TEXTO DA PÁGINA:
=-=-=
Com D. João VI, a família real, os fidalgos e os altos funcionários do Reino de Portugal também vieram para o Rio de Janeiro representantes diplomáticos de cortes europeias amigas. Um deles foi o barão Johan Albert Kantzow, primeiro representante sueco em terra brasileira. Pode-se apenas imaginar o quão pitoresco deve ter parecido para este escandinavo o traslado e o estabelecimento de toda a administração de um reino europeu nos trópicos.

Após a independência do Brasil, com o advento das revoltas separatistas e da Guerra Cisplatina, o capitão de mar e guerra dinamarquês Johan Carl Peter Prytz ofereceu seus serviços à Marinha Imperial brasileira. Prytz era um veterano das guerras napoleônicas, havendo comandado uma flotilha de canhoneiras na defesa de Copenhague contra os ingleses, em 1811. Na década seguinte, como muitos oficiais europeus, seguiu o exemplo de lorde Cochrane (o Lobo dos Mares) e se destacou na defesa do território do Brasil independente nas campanhas navais do rio da Prata, contra a Argentina, de 1826 a 1828.
=-=-=
DADOS FORNECIDOS:
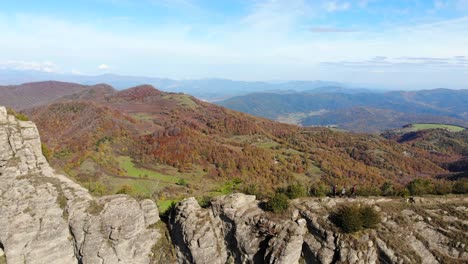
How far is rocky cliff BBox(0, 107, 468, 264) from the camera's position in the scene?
960 inches

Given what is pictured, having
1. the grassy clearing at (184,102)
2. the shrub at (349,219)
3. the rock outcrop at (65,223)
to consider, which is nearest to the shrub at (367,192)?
the shrub at (349,219)

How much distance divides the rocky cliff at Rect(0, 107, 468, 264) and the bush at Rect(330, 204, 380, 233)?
0.63 m

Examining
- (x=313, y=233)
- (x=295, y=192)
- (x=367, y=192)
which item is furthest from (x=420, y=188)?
(x=313, y=233)

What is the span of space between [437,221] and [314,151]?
10340 centimetres

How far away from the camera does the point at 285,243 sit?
2531cm

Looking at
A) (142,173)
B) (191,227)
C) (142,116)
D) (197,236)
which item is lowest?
(142,173)

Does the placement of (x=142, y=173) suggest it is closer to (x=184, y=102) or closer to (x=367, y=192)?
(x=367, y=192)

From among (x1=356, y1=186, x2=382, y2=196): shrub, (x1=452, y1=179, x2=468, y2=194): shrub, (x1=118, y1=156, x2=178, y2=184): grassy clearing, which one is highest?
(x1=452, y1=179, x2=468, y2=194): shrub

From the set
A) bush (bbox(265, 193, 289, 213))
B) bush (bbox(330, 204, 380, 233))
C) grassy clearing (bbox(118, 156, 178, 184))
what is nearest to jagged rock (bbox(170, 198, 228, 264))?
bush (bbox(265, 193, 289, 213))

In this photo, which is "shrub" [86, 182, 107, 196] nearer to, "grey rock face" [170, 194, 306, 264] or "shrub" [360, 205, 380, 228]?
"grey rock face" [170, 194, 306, 264]

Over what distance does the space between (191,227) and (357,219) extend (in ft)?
49.8

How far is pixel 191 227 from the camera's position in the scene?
2842cm

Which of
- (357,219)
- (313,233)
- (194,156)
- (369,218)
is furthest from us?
(194,156)

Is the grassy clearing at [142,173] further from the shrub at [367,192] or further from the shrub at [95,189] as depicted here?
the shrub at [367,192]
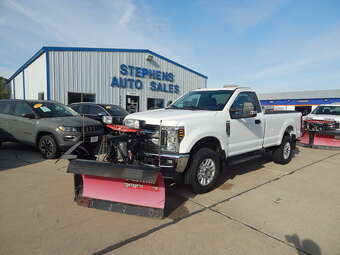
=-=-=
INSTRUÇÕES DAS TAREFAS:
- 1) Repita fielmente o trecho dos registros que começa na linha que contém "From the set" e vai até o fim dos registros, incluindo ambas as extremidades, sem incluir as imagens na resposta.
- 2) Escreva a continuação do texto sobre escandinavos no Brasil a partir do ponto em que ele termina.
O texto e os registros são materiais independentes entre si.

RESULTADOS POR TAREFA:
- 1)
From the set
A) bush (bbox(265, 193, 289, 213))
B) bush (bbox(330, 204, 380, 233))
C) grassy clearing (bbox(118, 156, 178, 184))
what is nearest to jagged rock (bbox(170, 198, 228, 264))?
bush (bbox(265, 193, 289, 213))

In this photo, which is "shrub" [86, 182, 107, 196] nearer to, "grey rock face" [170, 194, 306, 264] or "shrub" [360, 205, 380, 228]?
"grey rock face" [170, 194, 306, 264]

Over what distance does the space between (191,227) and (357,219) extend (in ft)?
49.8

How far is pixel 191 227 from the camera's position in the scene?
2842cm

Which of
- (357,219)
- (313,233)
- (194,156)
- (369,218)
is furthest from us?
(194,156)

Is the grassy clearing at [142,173] further from the shrub at [367,192] or further from the shrub at [95,189] as depicted here?
the shrub at [367,192]

- 2)
Promovido a almirante, João Carlos Pedro Prytz (ele abrasileirou seu nome) ainda recebeu a incumbência de levar a Lisboa Dona Maria da Glória (a filha de Pedro I que seria, ao final, impedida de assumir o trono de Portugal) e de escoltar, no caminho de volta para o Brasil, a noiva do imperador (em segundas núpcias), a princesa da Baviera Amélie de Beauharnais. Em seguida à abdicação do trono por D. Pedro I, o almirante Prytz retornou à Dinamarca, onde manteve vínculos estreitos com o Império do Brasil na função de cônsul-geral e encarregado de negócios entre 1835 e 1848.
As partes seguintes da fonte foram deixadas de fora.